Why such a difference in these translations? To understand is to bring a whole new dimension to understanding servanthood.

The Hebrew word translated SERVE here includes in it the idea of worshipping God through service. What is worship? It is an expression of REVERENT LOVE and ARDENT DEVOTION.

The Hebrew word translated FEAR includes in it the feeling of AWE (an emotion of wonder), and of REVERENCE (a feeling of profound respect).

Our service should be an act of worship. It should be an expression of our reverent love and ardent devotion to God. We should serve with a feeling of profound respect for the One we are playing it to: and with a deep sense of wonder and awe.

I believe it was Abraham Lincoln who said that nothing was hard unless you don’t want to do it. And that is certainly true as we think of being bondservants of Jesus Christ.

We are to serve with gladness and with rejoicing. In Psalm 100:2 we read, “Serve the Lord with gladness. Come before His presence with singing.”

What is your thinking day by day? Is it, "Lord, thank you for the strength to serve you; it is my glory to serve you; it is my greatest joy! What happiness it brings me to know that as I carry out the responsibilities you have entrusted to me, I serve my Lord. . ."?

Sad to say it is common to find us serving with grumbling and with murmuring. So often we feel imposed upon. We lack strength. There is no joy.

In Deuteronomy 28: 47-48, we find a interesting thought and a provoking comment on serving. These verses refer to the children of Israel and served as a warning to them and as a warning to us as well, “Because you did not serve the Lord your God joyfully and gladly in your time of prosperity; therefore, in hunger and thirst, in nakedness and dire poverty, you will serve the enemy the Lord sends against you.”

And what are the enemies that we will find ourselves in bondage to? The things that limit our lives. That hold us in bondage. That deprive us of God’s blessings. Our feelings of fear, of unworthiness, of inadequacy. Our own selfishness. Our self-centeredness. Our self seeking.

Certainly all of us, as we serve, come to those times when we feel at the end of our ropes. There may be times when we have wondered as we serve if there isn’t more to life than this. We may feel that in the ceaseless serving we have been called to render, we have literally lost our lives.
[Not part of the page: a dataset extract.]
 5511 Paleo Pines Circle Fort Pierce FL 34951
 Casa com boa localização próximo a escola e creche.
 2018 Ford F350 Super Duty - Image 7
But Jesus tells us that “she who loses her life for My sake will find it.” Note that the scriptures does not say, "she who loses their life will find it". No, the promise is good only for those who lose their life for Christ’s sake. The promise is she who loses her life in order to be My bondservant, she who loses her life in order to serve Me with joy, she will find Me. And the JOY of the Lord will be her strength.
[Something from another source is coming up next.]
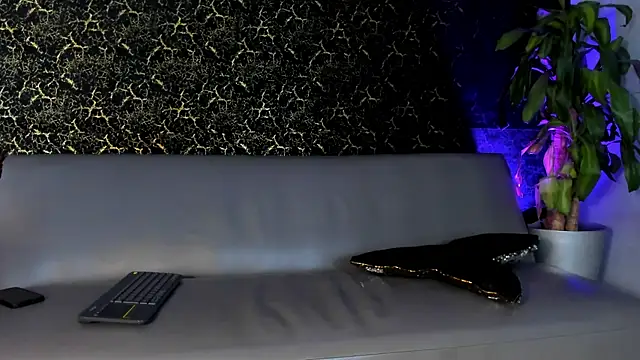 ArthurCox online show from October 18, 5:51 pm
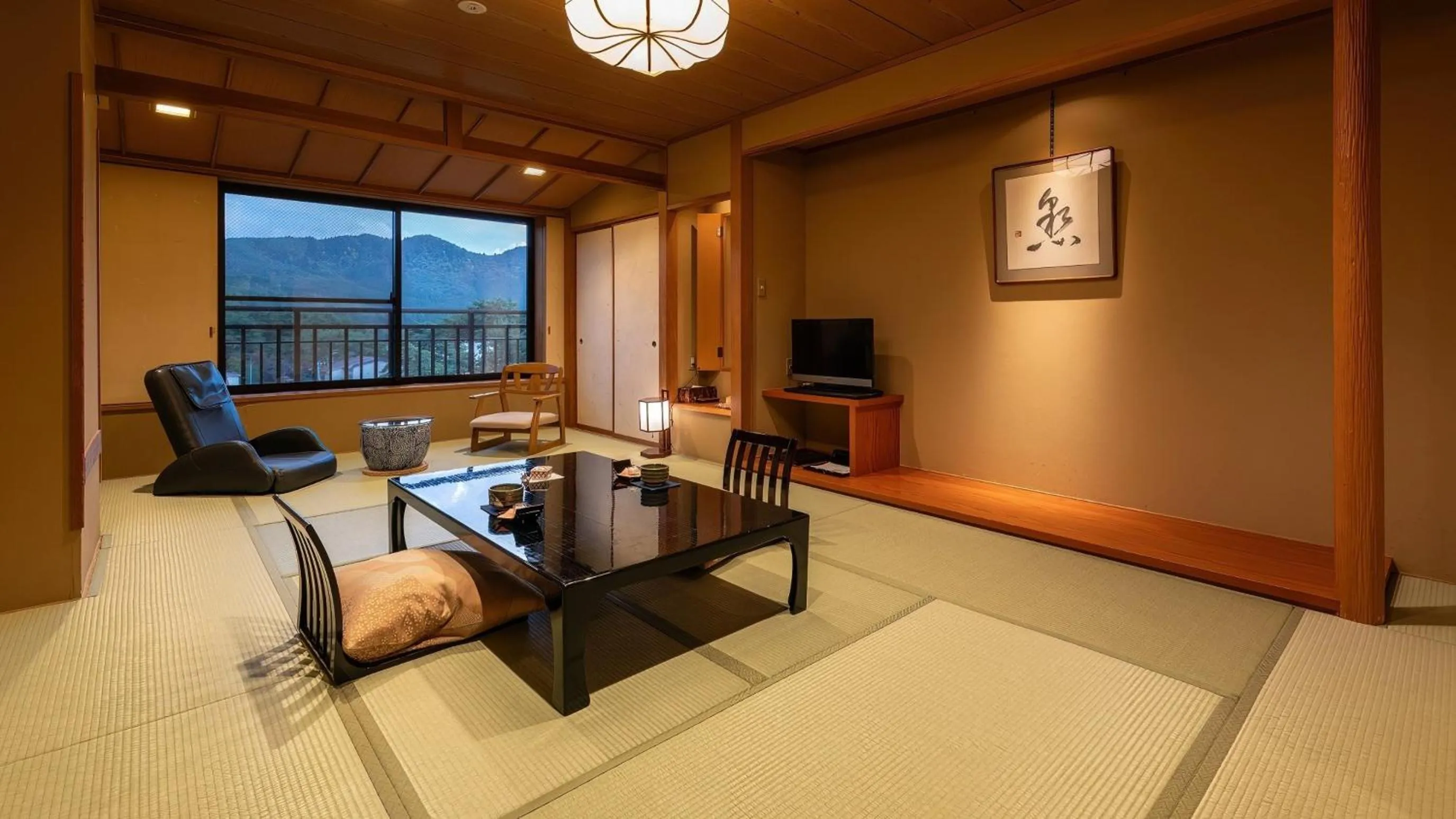 Photo of the whole room in Kashintei Shirahama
Once she has found this truth, what will she find? That in as much as she did it to the least of these my brethren, she did it unto Me.

Teach your children that the greatest calling, the greatest privilege in life is TO SERVE.

Years ago, my little granddaughter, Erin, was with me in the kitchen and she said, “Mama, may I help you?” And I grabbed her up and kissed her and I hugged her and I said “Yes, Erin you may help me. Darling, do you know that being a helper is the way to be happy in your life?

This brings us to the last point. Serve Him all the days of your life. Anyone can make a beginning, but to follow through day after day, therein lies the challenge!

Here is a prayer in closing:

"Paul and Timothy, bondservants of Jesus Christ... I want to stand with them and you can join me, Marjorie Jackson, Bondservant of Jesus Christ. Ones who have chosen to be dependent on You, to be obedient to You. Ones who have chosen to belong to You. That is the role, Lord, that I choose for my life. No that I have attained it, but I open my life to receive it. By God’s grace, for me and house, we will serve the Lord. A servants heart is not my gift to you, Lord, it is Your gift to me. And as I expected, in truth, Jesus Christ becomes for me and for my family — the heart of home.

And now may the Lord bless you and keep you in his word and in his love until we meet again. In Jesus' name, so be it."